● **EXCERPT PROVIDED**:
○ ○ ○ ○ ○

Depends on how you measure things.

Maybe they are expensive enough that they only have a handful and can only build one or two at time.
But if they do their job of completely overwhelming the local inferiors so that the inferiors can grant supplies greater than the cost of the ships in a fraction of their expected service life, then they may well be very cheap indeed ....
 
Yeah, building big ships is practically free extra Presence versus sufficiently unadvanced polities who can't build ships that size without huge waste, though I doubt the QMs actually model it as such.
Seriously, the 'mine is bigger than yours' mindset is something you find with (a lot of) real-life humans, contemporary and historical.
And modeling - could be done by adding / removing tags, for example.
(for example, if we sent the Enterprise to a diplomatic event, I wouldn't wonder if it got a circumstance modifier for rolls)
 
Seriously, the 'mine is bigger than yours' mindset is something you find with (a lot of) real-life humans, contemporary and historical.
And modeling - could be done by adding / removing tags, for example.
(for example, if we sent the Enterprise to a diplomatic event, I wouldn't wonder if it got a circumstance modifier for rolls)

Which is why I want an aprox statline before going nuts over it. they could be compensating, or the extra mass is a consequence of their inefficient systems and we could be seeing at something equivalent to a cruiser.
Yes, it is an engineering asset to have a ship as big, but... that assumes they are moving all sciences at an equal pace and that the are all at an equal level, neither have to be true and they could be prioritizing their tech to go bigger is better, over better weapons, shields, science and what not
 
Another reason you might want a huge ship is the extra storage space. Especially if you're a sneering imperialist who loots the colonies for resources.
 
You also simply might need more space for energy production, life support, luxury quarters ...
 
It's interesting that the Daw don't seem to take their "occupation" too seriously, and the Ittick-ka aren't exercising very tight control either.

○ ○ ○ ○ ○

● **INSTRUCTIONS FOR THE TASK**:
Answer from the excerpt on ship size:
(a) Which ship might get a circumstance modifier for rolls if sent to a diplomatic event?
(b) What does the excerpt give as another reason to want a huge ship, especially for an imperialist who loots colonies?
(c) Which two groups are said not to be exercising tight control or taking their "occupation" too seriously?

● **DATA EXTRACT**:

○ ○ ○ ○ ○

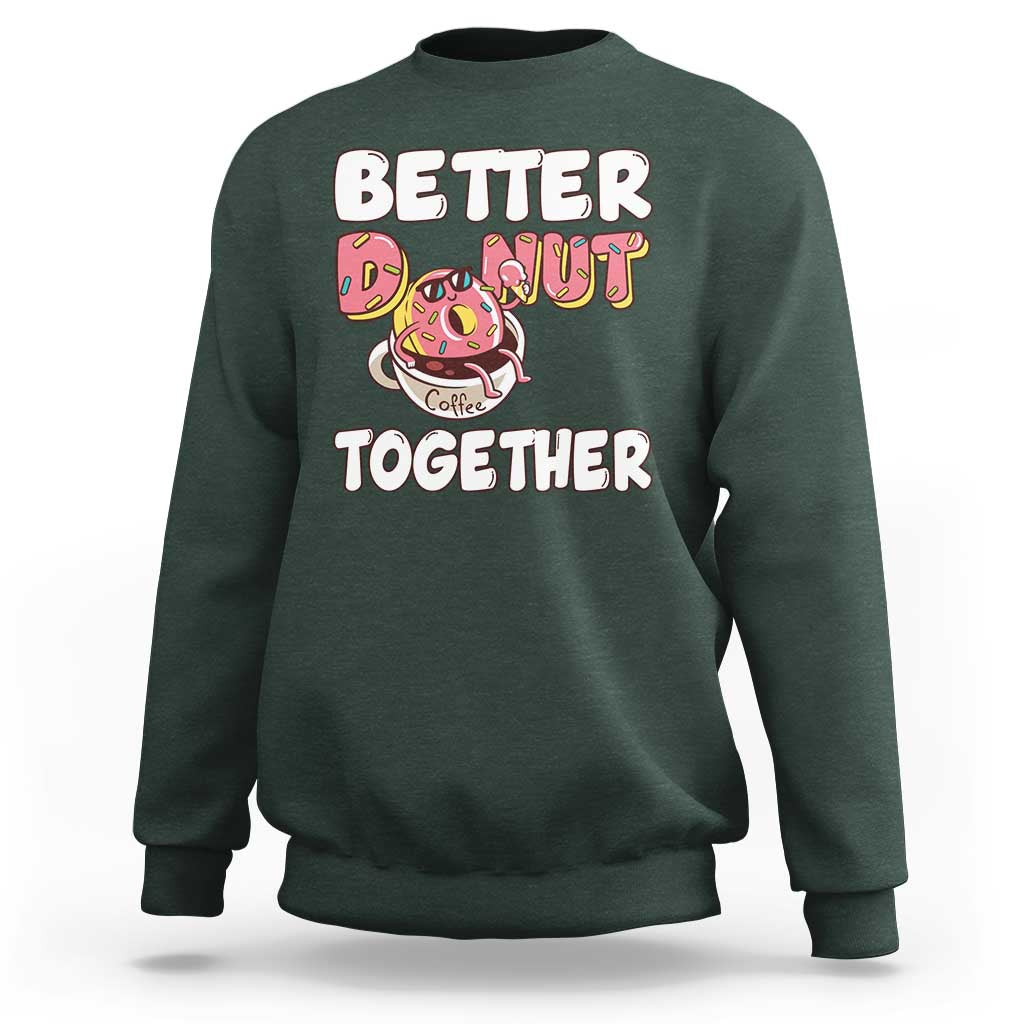 Donut Coffee Better Together Sweatshirt Cute Sweet Dessert Valentine - Wonder Print Shop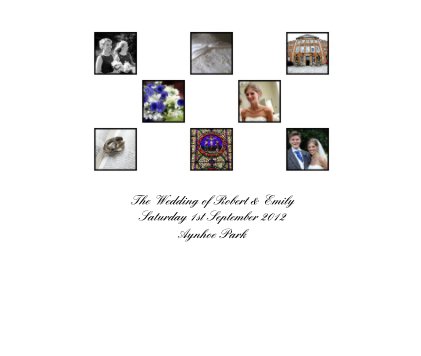 The Wedding of Robert & Emily Saturday 1st September 2012 Aynhoe Park book cover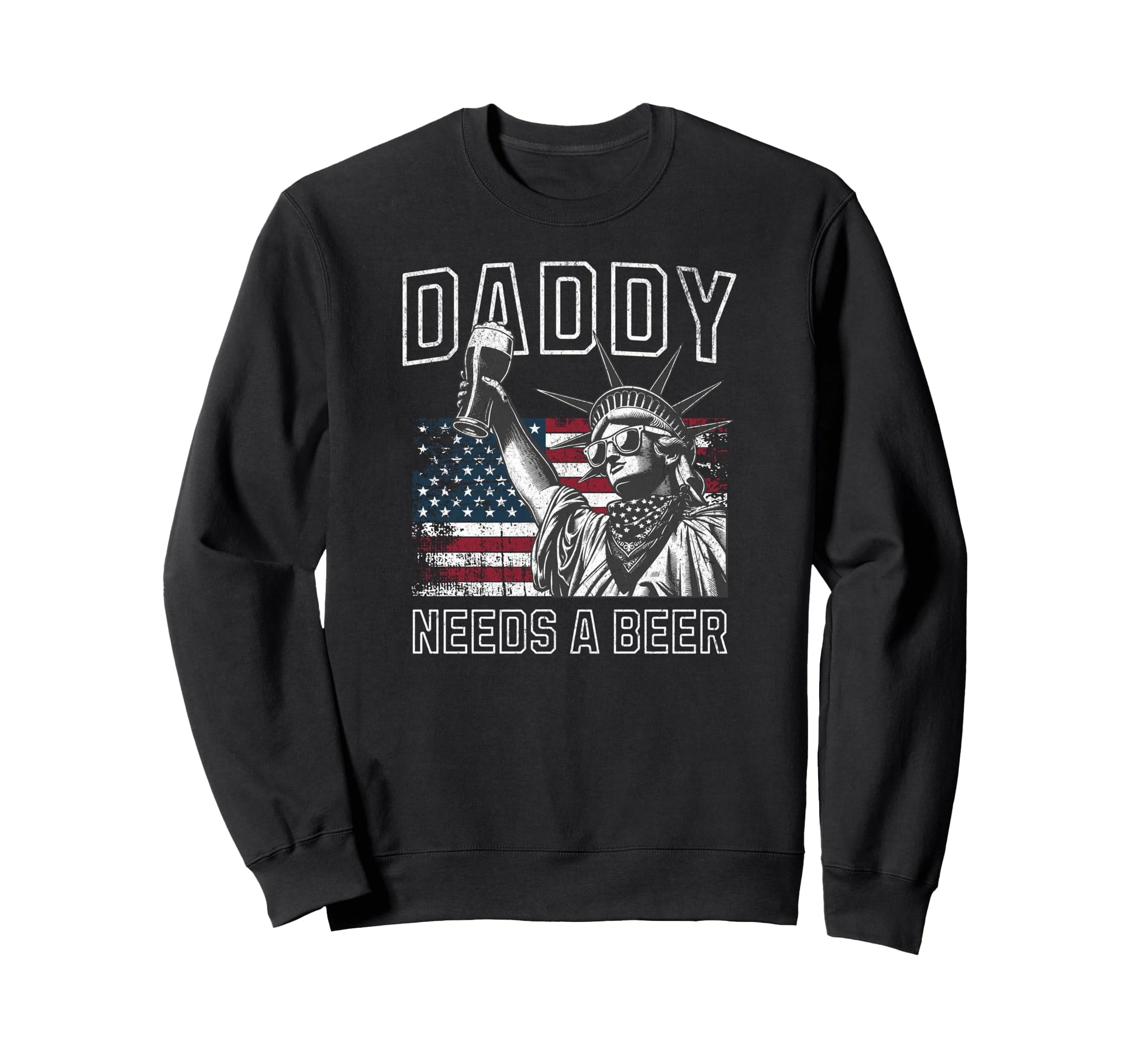 Daddy Needs Beer Funny Drinking Sweatshirt - Streetwear Style Men Women - T-Shirt, Sweatshirt, Hoodie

○ ○ ○ ○ ○

● **WRITTEN SOLUTION**:
(a) The Enterprise.
(b) The extra storage space.
(c) The Daw and the Ittick-ka.